Leiftan znowu przerwał.
- Pamiętam jak go z nim pomyliłaś… Ale muszę przyznać, że mieszkańców też do Ciebie „ciągnie”. Nawet mnie ciągnęło.
- Co masz na myśli?
- To trudne do wyjaśnienia… Kiedy Cię zobaczyłem od razu wiedziałem, że jesteś dobrą i miłą osobą… Że nie powinniśmy Cię więzić. Teraz jak o tym myślę, zapewne ludzi przyciąga do Ciebie Twój kryształ.
- Mój kryształ? – Mimowolnie przyłożyłam rękę do piersi.
- Kiedy już przywykłem do tego, że tu jesteś przestało mnie tak ciągnąć. Ale na początku nie wiedziałem, co się ze mną dzieje. – Uśmiechnął się łagodnie. – Miałem nawet kryzys z Miiko z tego powodu. Nie byłem pewien swoich uczuć. Ale to minęło.
- M-masz na myśli, ż-że… - Całkiem spłonęłam rumieńcem. – Że Ci się podobałam?

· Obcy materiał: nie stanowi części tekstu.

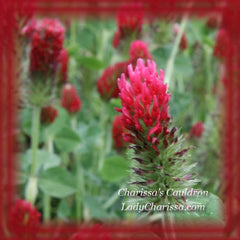 Crimson Clover Flower Remedy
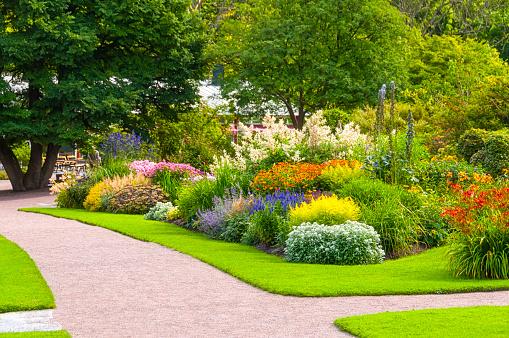 Flowerbed「Beautiful summer garden」:スマホ壁紙(4)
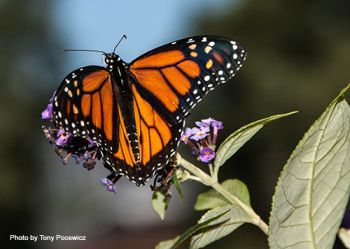 An image of a Monarch butterfly on some purple flowers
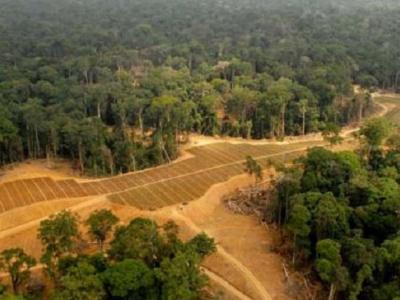 l-afd-outille-la-societe-civile-gabonaise-dans-le-suivi-du-respect-des-engagements-socio-environnementaux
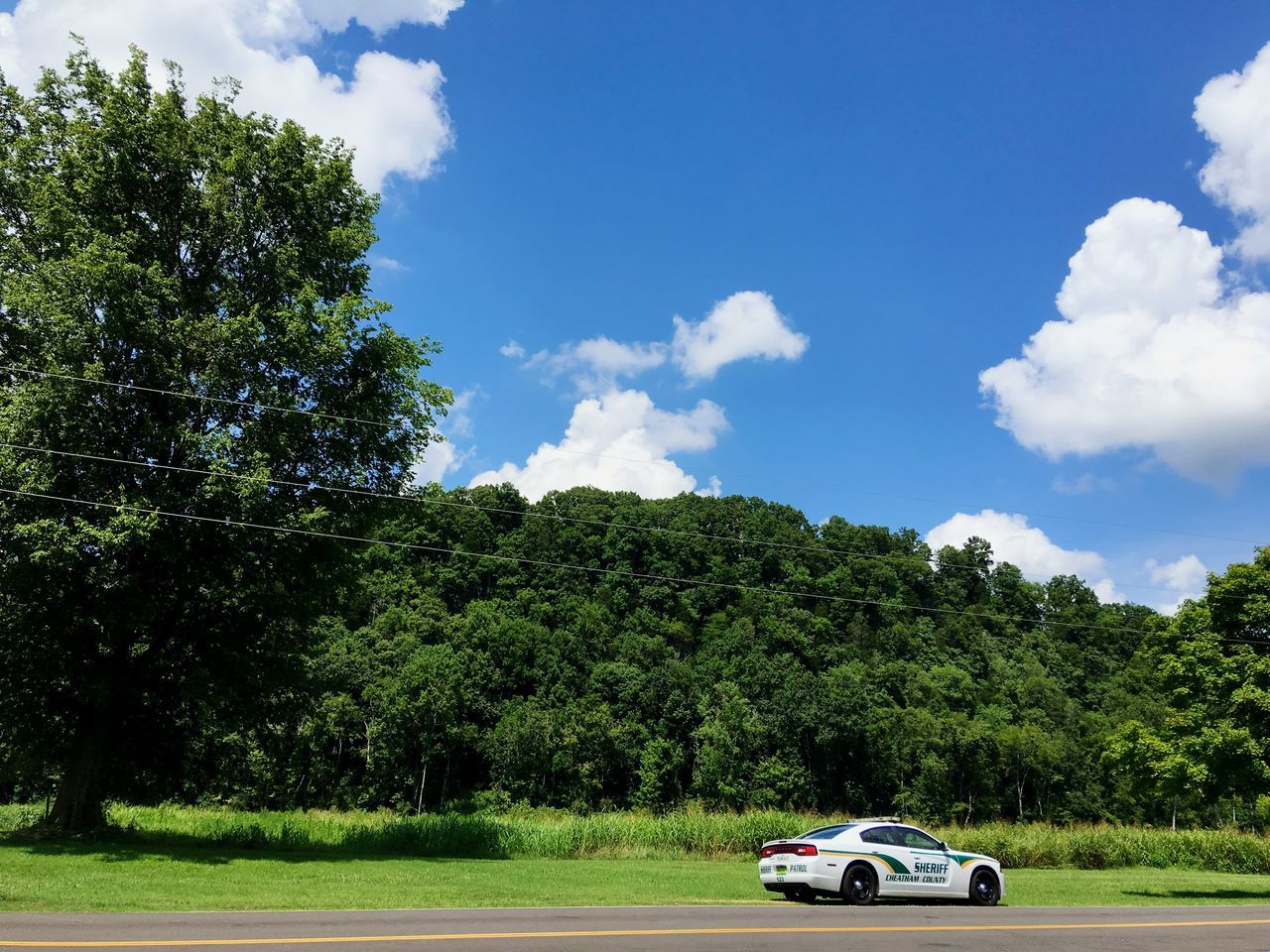 tree, sky, car, cloud - sky, land vehicle, transportation, day, field, green color, outdoors, growth, nature, grass, no people, beauty in nature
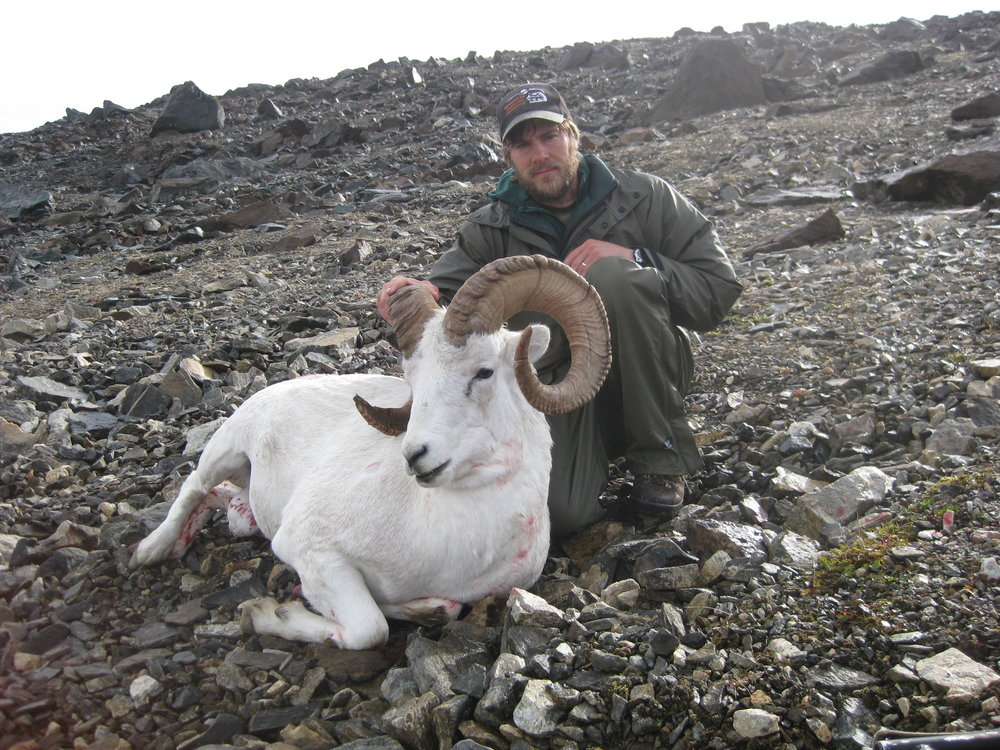 Dall sheep hunting is a challenge, and a passion of ours. Fair chase and respect all the way.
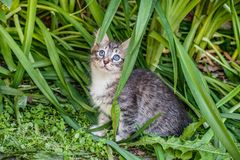 Fluffy kitten playing on the grass. Little kitten is a very active, funny animal. The concept of caring for Pets stock photos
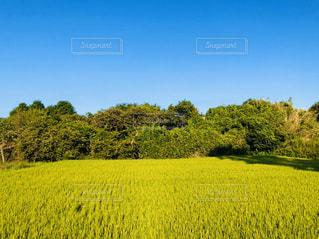 緑豊かな畑のクローズアップの写真・画像素材[3182381]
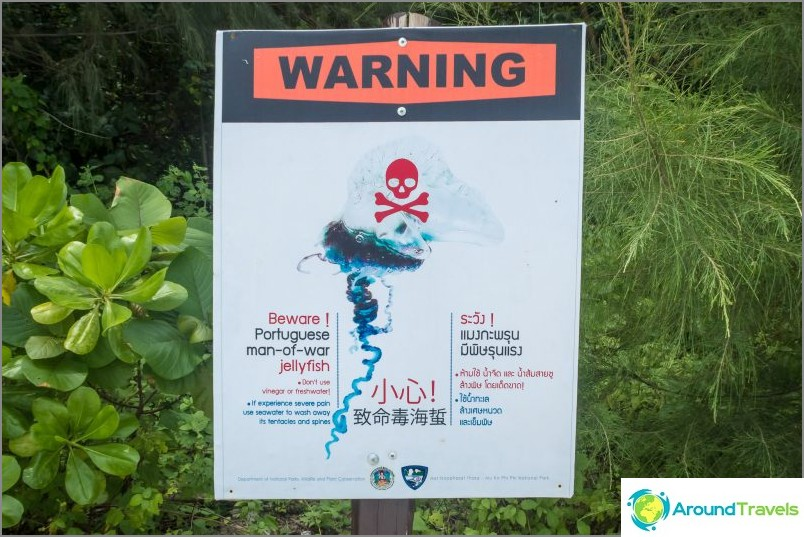 Deadly Jellyfish Warning - portugalilainen vene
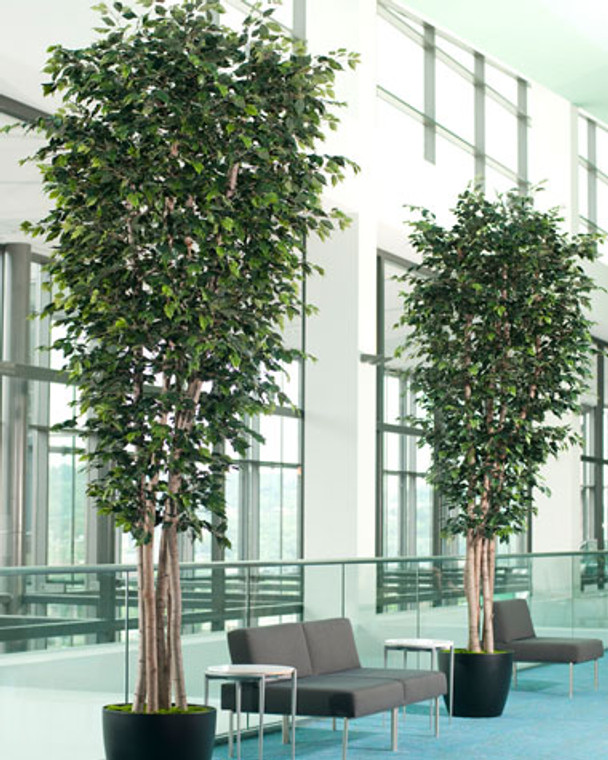Tall Deluxe Ficus  - 14ft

- Nie jestem pewien… W każdym razie nie mam do Ciebie o to pretensji… Myślę, że rozmowa z Ewelein nie zaszkodzi.
- Myślisz, że powinnam z nią porozmawiać?
- Ja z nią porozmawiam.
- A-ale…! – Teraz się przeraziłam. – Co jej powiesz?!
Leiftan uśmiechnął się. On zawsze się uśmiechał. Robił to w taki sposób, że po prostu wiedziałam, że wszystko będzie dobrze.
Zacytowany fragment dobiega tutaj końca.